Dak Prescott on controversial 1957 Jerry Jones photo: ‘I believe in grace and change’
Dallas Cowboys quarterback Dak Prescott said he stands for “growth and giving grace” when asked Thursday about a 1957 photo that showed team owner Jerry Jones among a group of white students blocking a group of Black students from entering their school.
“Obviously we can be more empathetic and give grace to one another, regardless of race,” Prescott told reporters. “From the times we’ve come from to where we are now, thinking about the growth we’ve had. That’s who I am, how I think, optimistic. I mean a guy who is completely biracial, Black and white, it’s easy for me to speak on race on one side or another.”
Prescott acknowledged that he hadn’t fully processed the situation but suggested that Jones, 80, had grown as a person since the incident and does deserve grace.
“It’s 65 years ago and how times have changed,” Prescott said. “I mean, look at the man’s resume since then, right? And as I said, I give grace.”
The photo resurfaced last week in the Washington Post. Jones confirmed to the Post that it was him in the photo standing near the back of the crowd of white male students at North Little Rock High School in Arkansas on Sept. 9, 1957. The group was attempting to stop Black students from desegregating their school and succeeded in blocking their entrance.
Jones has characterized his role in the incident as that of a curious observer.
“That was, gosh, 65 years ago, and curious kid, I didn’t know at the time the monumental event that was going on,” Jones told reporters last week. “I’m sure glad that we’re a long way from that.
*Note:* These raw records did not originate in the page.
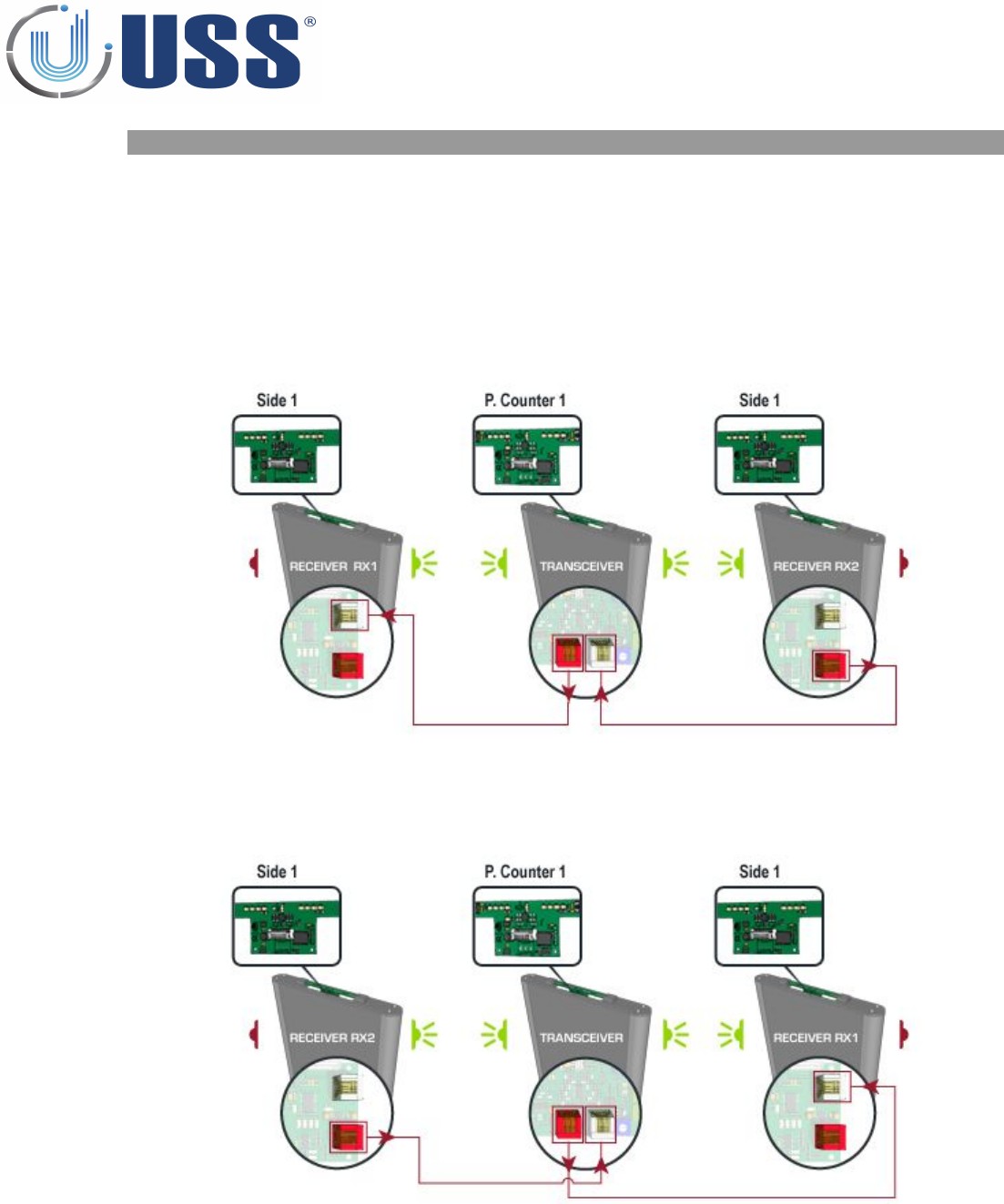 USS®

Side 1

P. Counter 1

Side 1

RECEIVER RX1

TRANSCEIVER

RECEIVER RX2

Side 1

P. Counter 1

Side 1

RECEIVER RX2

TRANSCEIVER

RECEIVER RX1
I am. That would remind me: just continue to do everything we can to not have those kinds of things happen.”
When speaking to the Post about the segregated society in which he lived as a child, Jones said: “I’ve often asked: ‘Why didn’t you do more? Why didn’t you get up and have them come up on the bus and sit rather than standing back there? Why didn’t you do more?’ ”
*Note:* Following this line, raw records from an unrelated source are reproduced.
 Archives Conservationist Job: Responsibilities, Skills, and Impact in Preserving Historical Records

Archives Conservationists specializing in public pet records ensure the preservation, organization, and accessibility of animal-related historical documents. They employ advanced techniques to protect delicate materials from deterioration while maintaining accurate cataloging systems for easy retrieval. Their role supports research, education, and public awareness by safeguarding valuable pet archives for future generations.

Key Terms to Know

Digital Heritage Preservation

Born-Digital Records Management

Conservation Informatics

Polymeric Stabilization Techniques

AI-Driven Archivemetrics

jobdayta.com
LeBron James brought the Jones photo back into the national spotlight during his news conference following the Lakers’ 123-109 win over Portland on Wednesday night.
LeBron James has questions about the disparity of media scrutiny he believes is being applied to a 1957 photo of Jerry Jones and the recent controversy surrounding Kyrie Irving.
“I feel like as a Black man, as a Black athlete, someone with power and with a platform, when we do something wrong or something that people don’t agree with, it’s on every single tabloid, every single news coverage. It’s on the bottom ticker. It’s asked about every single day,” James said.
“But it seems like to me that the whole Jerry Jones situation, the photo, and I know it was years and years ago, and we all make mistakes, I get it. It seems like it’s just been buried under, like, ‘Oh, it happened. OK. We just move on.’ And I was just kind of disappointed that I haven’t received that question from you guys.”
James said he was asked by reporters about Kyrie Irving after his former Cleveland Cavaliers teammate posted a link to an antisemitic movie last month. At that time, James condemned hate speech of any kind, expressed his “love” for Irving and acknowledged the Brooklyn Nets guard had “caused some harm to a lot of people.”
Lakers star LeBron James said Kyrie Irving ‘caused some harm to a lot of people’ by promoting an antisemitic film and declining to rebuke antisemitism.
James told reporters Wednesday, “I was just kind of disappointed that I haven’t received that question from you guys” regarding Jones.
Prescott touched on the same topic while answering reporters’ questions about the Jones photo the next day.
“I think that’s a conversation and question not only for [Jones] but for you guys and how you all feel and how accountable you all have been in covering and discussing the disparities and differences in race.
“So, yeah, as I said, I’m here for growth and giving grace and trying to make this world a better place. That’s who I am at my core and what I believe in. And, yeah, unfortunate things come up from the past, pictures, and they show how far we’ve come, but in the same sense, they’re a reminder of how short of a time that was ago in the same sense. That wasn’t that long ago that we were all sitting on different sides, and that we weren’t together. But as I said, I wouldn’t be here if it were still that way. So, I believe in grace and change. Those are questions for Jerry and for you all, honestly, that I don’t have quite the answers for.”